2. We’re introducing an
asset_key
parameter on the context to get the name of the current asset. one of those dumb things we all thought existed and then turns out it didnt facepalm it should get released next week. Note that
context.asset_key
will return an
AssetKey
type, so depending on if you use key prefixes, you may have to do some manipulation to get from the
AssetKey
to the name of the table
Copy code
@asset 
def foo:
   ...

@asset(
   deps=[foo]
)
def bar(context):
   query = """
    CREATE OR REPLACE TABLE {context.asset_key.to_user_string()} ...
  """
3. For using table names in your queries, we don’t have a great solution for this right now. It’s on our minds, but we dont have a cohesive solution to implement yet. You could experiment with using the
.asset_key
syntax within your asset functions thought. I haven’t tried this myself yet, so do some experimenting first
Copy code
@asset 
def foo:
   ...

@asset(
   deps=[foo]
)
def bar(context):
   query = """
    CREATE OR REPLACE TABLE {context.asset_key.to_user_string()} AS (
      SELECT * FROM {foo.asset_key.to_user_string()} 
    )
  """
Daniels recommendation of passing around the table name as the output of an asset is also a perfectly valid solution
🙏 1
🔥 3
🙏🏽 2
s
I'm not sure what your use case is, but I have a bunch of URLs that I'm loading to our data warehouse. I use a small constructor function that has the name logic built in. Something like:
Copy code
def asset_factory(spec):
    @asset(name=spec['name']+"base")
    def _asset1():
        ...

    @asset(name=spec['name']+"stage", deps=[spec['name']+"base"])
    def _asset2():
        ...

    @asset(name = ...)
    def _asset3():
        ...

    return [_asset1, _asset2, _asset3]
From there, you can guarantee the name matches, etc. For hundreds of URLs that I want to pull into the data warehouse, I can list the URLs and then construct all the assets programmatically.
d
Thanks @jamie - those are exactly the pieces I was hoping to find to build some super basic guardrails.
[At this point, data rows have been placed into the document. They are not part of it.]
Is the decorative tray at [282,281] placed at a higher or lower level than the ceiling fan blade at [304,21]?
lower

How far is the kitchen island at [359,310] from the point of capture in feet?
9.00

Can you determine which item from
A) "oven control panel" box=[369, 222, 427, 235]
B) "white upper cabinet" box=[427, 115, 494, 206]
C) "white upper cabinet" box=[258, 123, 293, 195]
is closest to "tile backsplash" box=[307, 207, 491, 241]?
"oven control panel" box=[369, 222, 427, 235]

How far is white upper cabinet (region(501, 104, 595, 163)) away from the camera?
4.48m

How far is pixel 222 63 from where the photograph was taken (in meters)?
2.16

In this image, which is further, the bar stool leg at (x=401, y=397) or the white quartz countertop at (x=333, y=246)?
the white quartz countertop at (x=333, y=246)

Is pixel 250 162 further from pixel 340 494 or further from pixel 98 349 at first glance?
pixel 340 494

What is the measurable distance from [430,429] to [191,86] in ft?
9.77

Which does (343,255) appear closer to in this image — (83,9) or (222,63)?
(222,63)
Those guardrails probably get us to "good enough for now", and then as y'all add more stuff in this area, we'll evolve with that.
@Sean Davis I don't think that fits our current use case, but I can imagine stealing that idea for some upcoming work - thanks! (We're going to be pulling data from a slowly-growing set of our users' CRMs, so this could be a way for us to make assets out of each of them)